Residual values for aircraft, engines, major rotable parts, avionics and assemblies are generally five to ten
percent, except when guaranteed by a third party for a different amount.
Equipment and property under capital leases are amortized over the term of the leases or, in the case of certain
aircraft, over their expected useful lives. Lease terms vary but are generally ten to 25 years for aircraft and seven
to 40 years for other leased equipment and property.
Measurement of Asset Impairments In accordance with Statement of Financial Accounting Standards No. 144,
“Accounting for the Impairment or Disposal of Long-Lived Assets” (SFAS 144), the Company records impairment
charges on long-lived assets used in operations when events and circumstances indicate that the assets may be
impaired, the undiscounted cash flows estimated to be generated by those assets are less than the carrying
amount of those assets and the net book value of the assets exceeds their estimated fair value. In making these
determinations, the Company uses certain assumptions, including, but not limited to: (i) estimated fair value of the
assets, and (ii) estimated future cash flows expected to be generated by these assets, which are based on
additional assumptions such as asset utilization, length of service the asset will be used in the Companys
operations and estimated salvage values.
Regional Affiliates Revenue from ticket sales is generally recognized when service is provided. Regional
Affiliates revenues for flights connecting to American flights are allocated based on industry standard mileage
proration agreements.
Passenger Revenue Passenger ticket sales are initially recorded as a component of Air traffic liability.

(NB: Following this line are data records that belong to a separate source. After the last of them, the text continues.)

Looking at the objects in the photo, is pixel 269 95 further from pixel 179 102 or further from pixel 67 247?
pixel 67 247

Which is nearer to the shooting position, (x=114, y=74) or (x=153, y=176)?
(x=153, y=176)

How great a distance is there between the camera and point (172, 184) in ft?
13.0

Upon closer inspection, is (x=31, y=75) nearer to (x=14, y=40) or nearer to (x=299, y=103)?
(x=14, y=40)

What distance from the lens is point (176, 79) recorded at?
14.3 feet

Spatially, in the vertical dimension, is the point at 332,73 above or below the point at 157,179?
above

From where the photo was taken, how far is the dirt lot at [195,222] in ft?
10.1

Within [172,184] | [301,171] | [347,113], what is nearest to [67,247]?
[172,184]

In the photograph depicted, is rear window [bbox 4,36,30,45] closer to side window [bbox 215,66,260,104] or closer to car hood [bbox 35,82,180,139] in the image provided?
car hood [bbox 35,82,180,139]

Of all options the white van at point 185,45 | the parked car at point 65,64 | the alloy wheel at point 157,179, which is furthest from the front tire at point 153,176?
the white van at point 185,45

Revenue derived from ticket sales is recognized at the time service is provided. However, due to various factors,
including the complex pricing structure and interline agreements throughout the industry, certain amounts are
recognized in revenue using estimates regarding both the timing of the revenue recognition and the amount of
revenue to be recognized, including breakage. These estimates are generally based upon the evaluation of
historical trends, including the use of regression analysis and other methods to model the outcome of future
events based on the Company’s historical experience, and are generally recorded at the time of sale.